Scritto da il 14 febbraio 2018

La realtà virtuale al servizio del business

Pubblicato il: 15/02/2018 12:21

La realtà virtuale e aumentata possono aiutare a sviluppare il capitale umano in azienda. E’ emerso a Napoli all’hub Banco di Napoli Intesa-San Paolo del polo di San Giovanni dell’Università Federico II nel corso dell’evento ‘Virtual & augmented reality per un industry training innovativo’. Protom ha, infatti, presentato le migliori tecnologie sul mercato per la simulazione della realtà e la didattica sperimentale tecnica, in cui l’esperienza e la pratica vanno ad integrarsi con la teoria per potenziare i processi di apprendimento finalizzati a migliorare le prestazioni di business.

Cuore operativo a Napoli e Milano, uffici in Francia, Inghilterra e Brasile, Protom è un’azienda di consulting e system integration.
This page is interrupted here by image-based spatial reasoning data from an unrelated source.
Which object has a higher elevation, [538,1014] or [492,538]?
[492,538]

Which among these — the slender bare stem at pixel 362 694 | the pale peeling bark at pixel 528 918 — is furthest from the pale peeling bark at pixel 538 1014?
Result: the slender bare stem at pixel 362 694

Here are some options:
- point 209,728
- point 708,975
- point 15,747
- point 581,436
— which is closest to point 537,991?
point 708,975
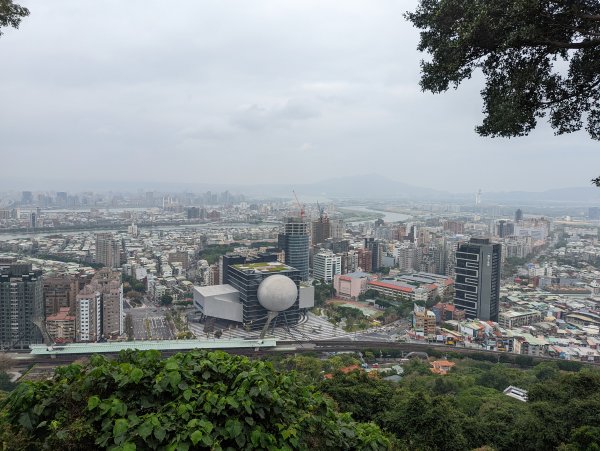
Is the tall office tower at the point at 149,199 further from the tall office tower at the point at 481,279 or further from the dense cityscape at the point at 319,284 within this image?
the tall office tower at the point at 481,279

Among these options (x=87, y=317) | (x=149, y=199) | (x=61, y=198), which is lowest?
(x=87, y=317)

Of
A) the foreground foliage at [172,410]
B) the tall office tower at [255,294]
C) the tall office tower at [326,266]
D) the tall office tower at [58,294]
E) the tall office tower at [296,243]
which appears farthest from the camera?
the tall office tower at [326,266]

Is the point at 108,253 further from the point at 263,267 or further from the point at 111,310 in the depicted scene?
the point at 263,267

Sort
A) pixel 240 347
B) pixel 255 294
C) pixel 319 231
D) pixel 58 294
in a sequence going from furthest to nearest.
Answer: pixel 319 231, pixel 255 294, pixel 58 294, pixel 240 347

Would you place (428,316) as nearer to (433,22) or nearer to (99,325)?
(99,325)

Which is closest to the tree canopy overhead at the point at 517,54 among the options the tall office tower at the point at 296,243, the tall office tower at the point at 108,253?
the tall office tower at the point at 296,243

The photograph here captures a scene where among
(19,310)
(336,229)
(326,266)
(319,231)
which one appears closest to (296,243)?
(326,266)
Fondata da Fabio De Felice nel 1995, inizialmente aveva il suo core business nella formazione e nella consulenza direzionale. Con il tempo, le attività dell’azienda si sono diversificate, permettendole così di operare su numerosi mercati attraverso quattro business unit: It, advanced engineering, consulting e training. L’integrazione delle diverse divisioni consente di progettare soluzioni altamente innovative, senza perdere l’approccio tailor-made, necessario alla realizzazione ottimale di ciascun progetto.

Protom è anche la realtà che ha vinto la gara internazionale per realizzare a Napoli, a Città della Scienza, Corporea, il primo Museo interattivo dedicato al corpo umano e il più grande investimento in cultura realizzato in Europa.

“L’impiego della realtà virtuale e aumentata nell’ambito di processi di industry training -dichiara il fondatore di Protom, Fabio De Felice– sta apportando notevoli benefici in termini di efficacia dell’apprendimento. In particolare, tali tecnologie trovano pratica applicazione in tutti quei contesti in cui l’immedesimazione, il realismo e l’immersione dell’utilizzatore nell’ambiente virtuale rappresentano un valore aggiunto capace di fornire stimoli quasi identici a quelli della realtà: stimoli ai quali l’utilizzatore tenderà a rispondere in maniera altrettanto naturale, in condizioni di assoluta sicurezza”.

Con l’utilizzo della realtà aumentata in chiave di Formazione 4.0, prosegue, “cresce notevolmente la capacità di memorizzare nozioni e comportamenti di cui si è avuta esperienza immersiva”. “I vantaggi tangibili sono rappresentati, oltre che da una maggiore efficacia dell’apprendimento, anche dalla riduzione dei tempi della formazione specialistica, dalla semplificazione del trasferimento di know how e dalla riduzione del rischio di incidenti”, osserva.

Un’ulteriore spinta -sottolinea De Felice- alla diffusione d’impiego della realtà virtuale e aumentata sarà data, nel 2018, dagli incentivi connessi al piano nazionale Industria 4.0, in cui viene attribuito un ruolo rilevante al training innovativo per la trasformazione tecnologica e digitale dell’industria“.